Werner B. (*1940)
Werner B. ist kein unbeschriebenes Blatt, als er Anfang des Jahres 1976 ins Visier der Staatssicherheit in Halle (Saale) gerät. Erst im Februar 1975 ist er nach einer zweijährigen Haftstrafe wegen „asozialen Verhaltens“ aus dem Gefängnis entlassen worden. Werner B. hat die 5. Klasse drei Mal wiederholt und dann die Schule verlassen, ebenso alle folgenden Lehrausbildungen und Arbeitsverhältnisse abgebrochen. Schrott sammeln und abends in die Kneipe, das sei sein Leben, gibt er in Untersuchungshaft zu Protokoll.
Im Februar 1976 hat er mehrere Meter unbenutztes Fernmeldekabel gestohlen und das darin enthaltene Buntmetall an eine Sammelstelle für Sekundärrohstoffe (SERO) verkauft. Deshalb ist er erneut verhaftet worden.
„Die Beschuldigten B. und G. sind in ihrem Wohngebiet seit Jahren als notorische Alkoholiker und hartnäckige Arbeitsscheue bekannt.“
Anklageschrift des Kreisgerichts Halle (Saale), 24. Mai 1976
Zu seinem Unglück gehört das Kabel der Bezirksverwaltung des Ministeriums für Staatssicherheit (MfS) in Halle. Diese glaubt an Sabotage und beginnt mit umfangreichen Ermittlungen. In deren Ergebnis wird auch Werner B.s Freund Alfred G. festgenommen. Beide verdienen ihren Unterhalt durch das Sammeln und den Verkauf von Schrott. Regelmäßig haben sie dabei Kontakt zu sowjetischen Soldaten. Sie tauschen Schnaps gegen Metall. Auch diese Kontakte – G. spricht etwas Russisch – machen die beiden in den Augen der Stasi verdächtig.

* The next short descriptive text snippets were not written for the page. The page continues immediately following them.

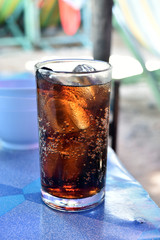 Glass of cola with ice on the table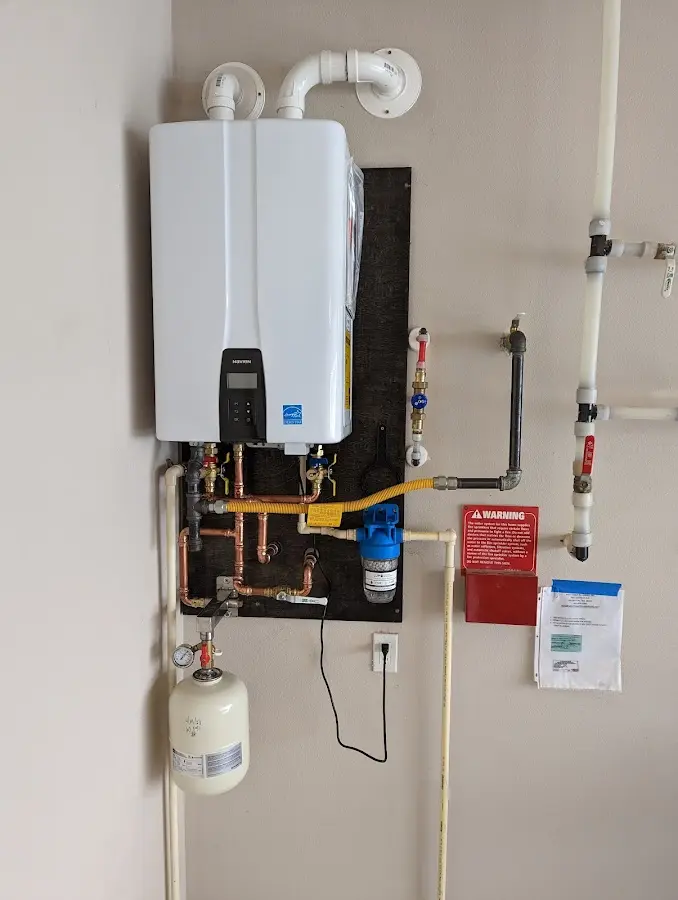 Professional plumber installing copper piping in a Midlothian home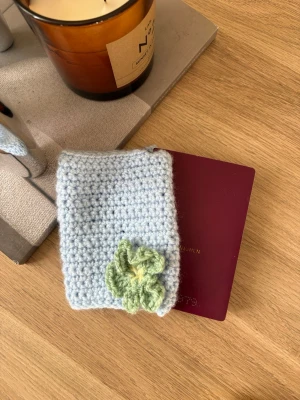 Virkad ljusblå passfodral med blomma - Virkad passfodral i ljusblått garn med en söt ljusgrön blomma på framsidan. Fodralet är mjukt och ger ditt pass en personlig och unik look. Perfekt accessoar för dig som gillar handgjorda detaljer.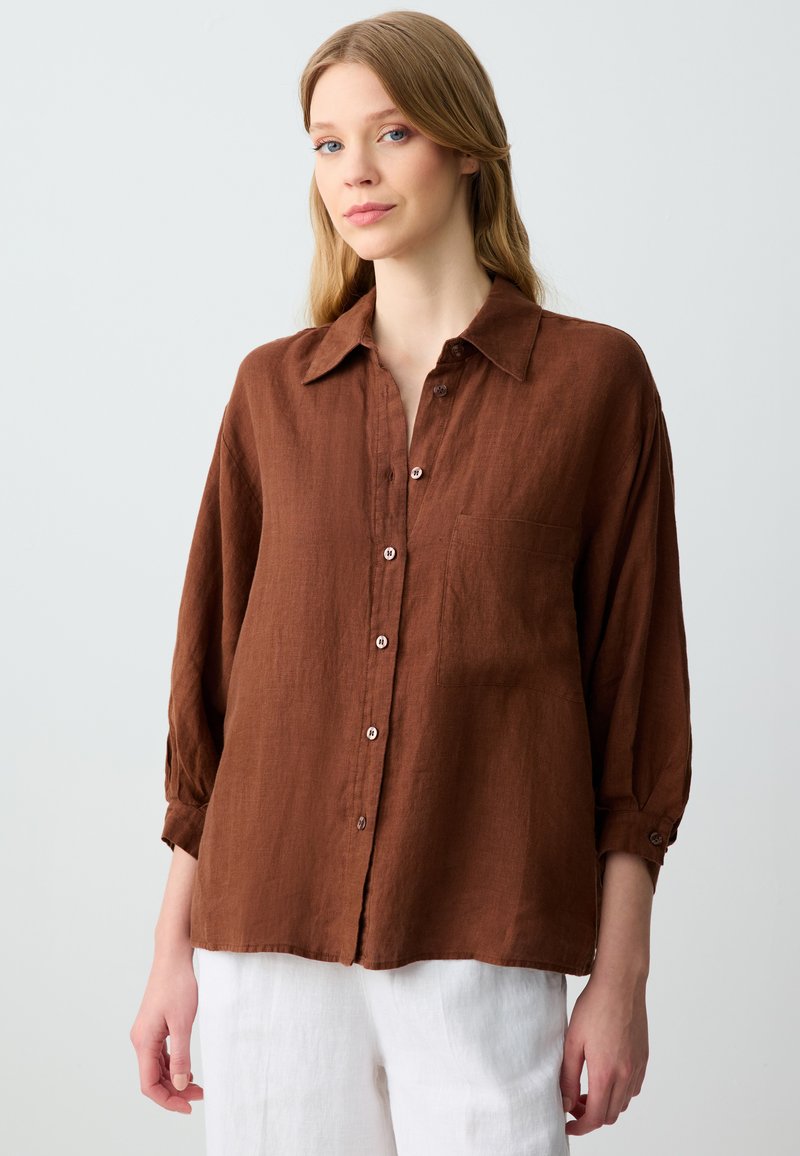 Camicia di lino marrone con maniche lunghe, chiusura a bottoni, taschino sul petto e vestibilità rilassata, abbinata a pantaloni bianchi. Tessuto morbido e finitura opaca.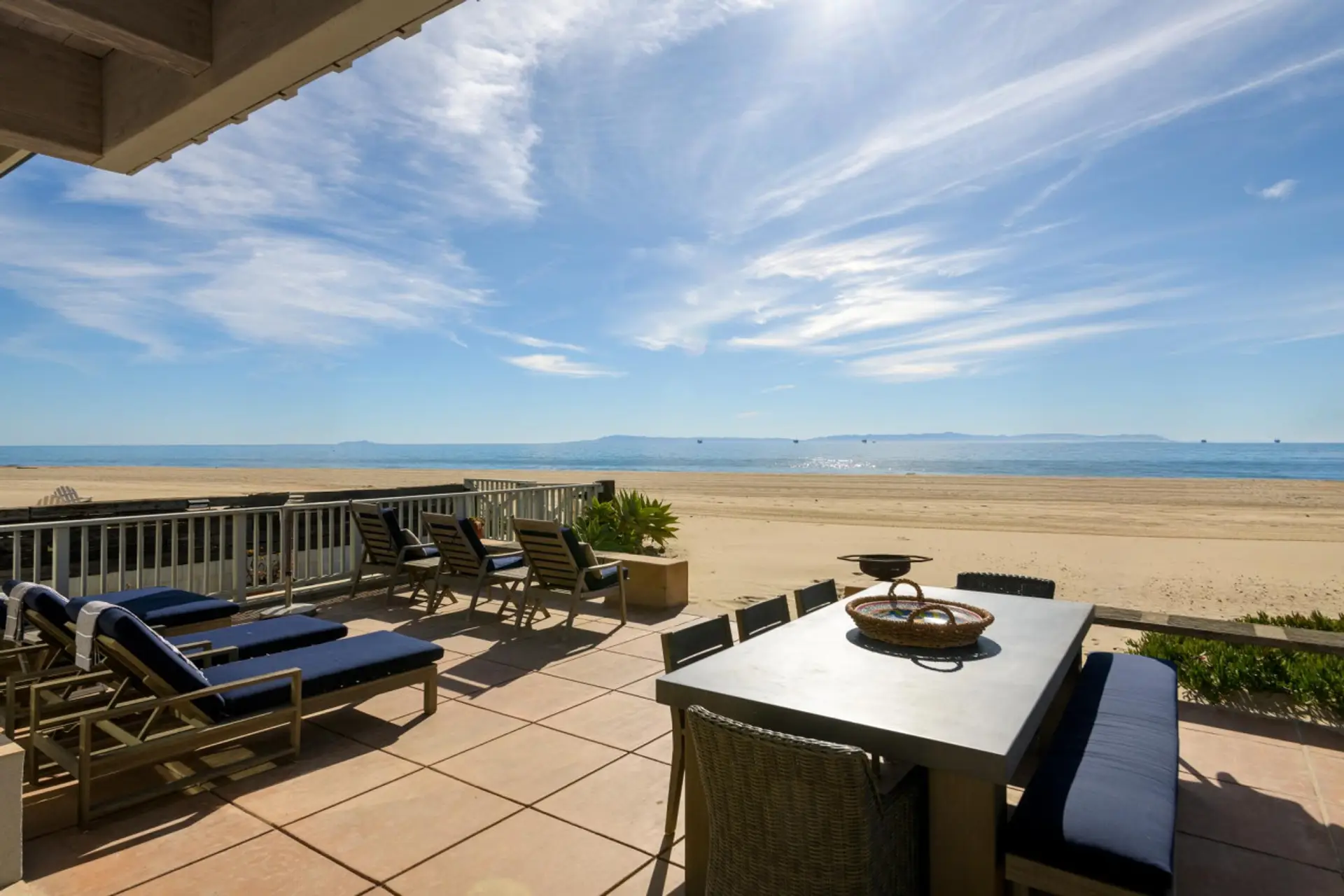 Beachfront Patio with Ample Seating and Sweeping Ocean Views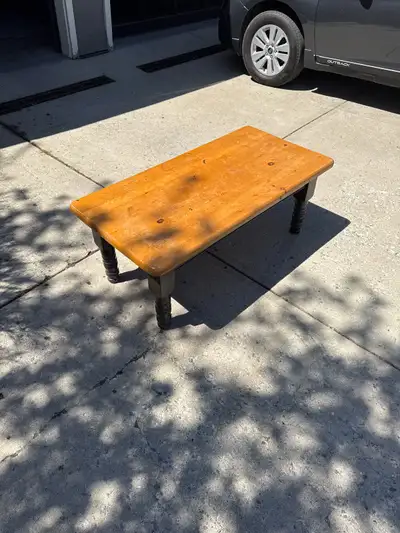 Solid wood, coffee table. Shows some wear. 48in by 24in and 19in tall. Would be great if refinished....
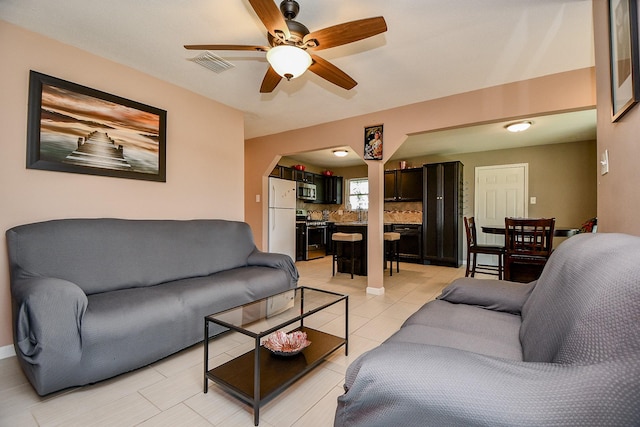 living room featuring light tile patterned flooring and ceiling fan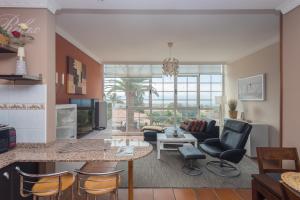a living room with a table and chairs at Villa Montaña Negra III in San Bartolomé de Tirajana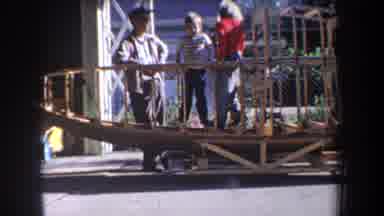 Volmer Yucaipa California USA (1965): Two Small Children Playing On A Boat Frame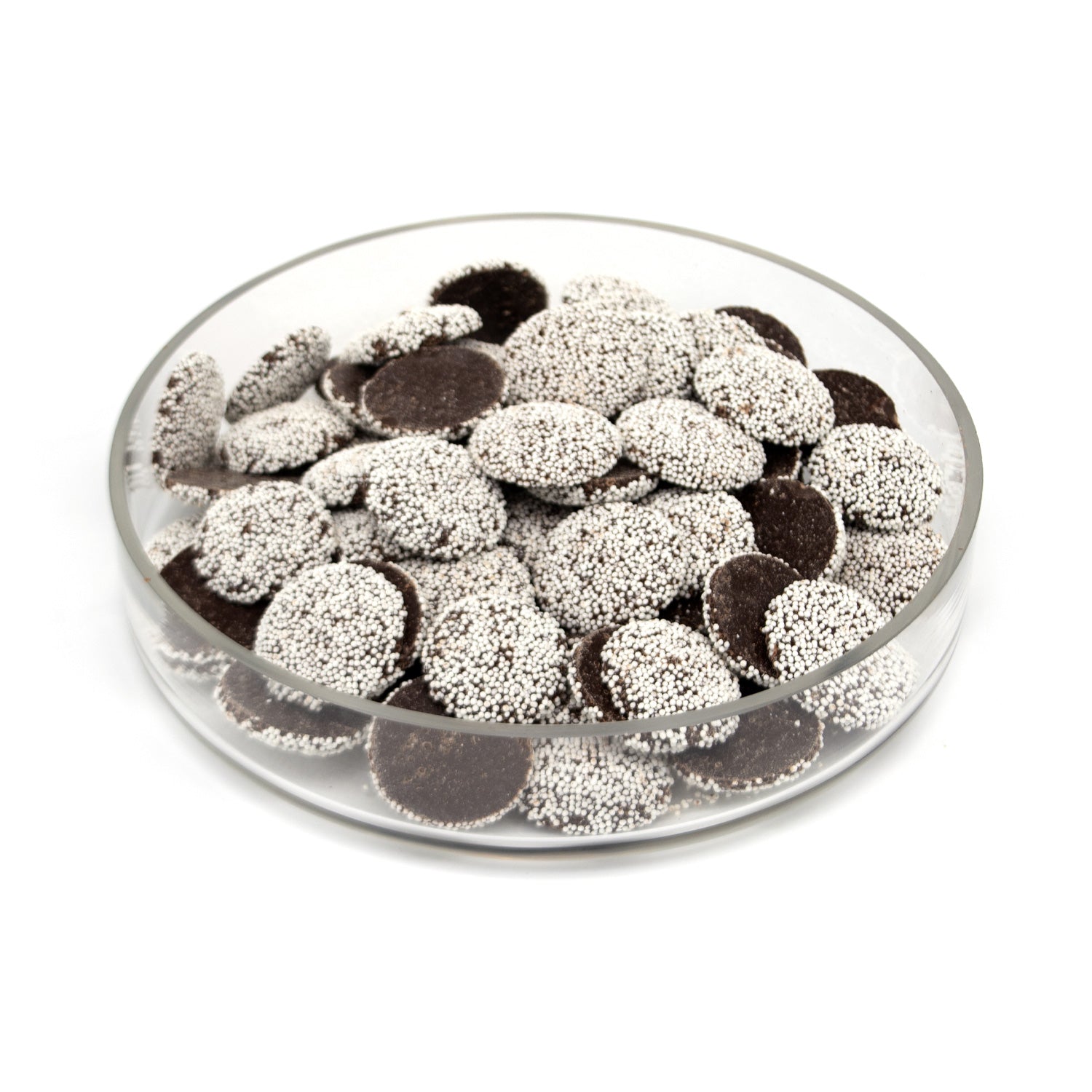A clear round glass dish filled with dark brown chocolate discs topped with white sprinkles, photographed on a plain white background.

Am Ende der Ermittlungen stellen sich Werner B. und Alfred G. als harmlos heraus, als Menschen, die am Rande der Gesellschaft leben und sich mühsam ernähren. Trotzdem wird an Werner B. ein Exempel statuiert, er wird wegen „Diebstahl sozialistischen Eigentums“ und „asozialen Verhaltens“ zu drei Jahren und sechs Monaten Gefängnis verurteilt. Alfred G. erhält als Strafe „Arbeitserziehung“. Der Wert des gestohlenen Kabels wird mit weniger als 400 Mark beziffert, der Schaden insgesamt auf 1.800 Mark.
Der Prozess findet vor „erweiterter Öffentlichkeit“ statt. Anwesend ist eine Schulklasse, die sich auf die Jugendweihe vorbereitet. In der 45-minütigen Verhandlung geht es vor allem um den Lebensstil der Angeklagten. Den jungen Menschen soll vor Augen geführt werden, welche Konsequenzen eine „asoziale“ Lebensweise hat.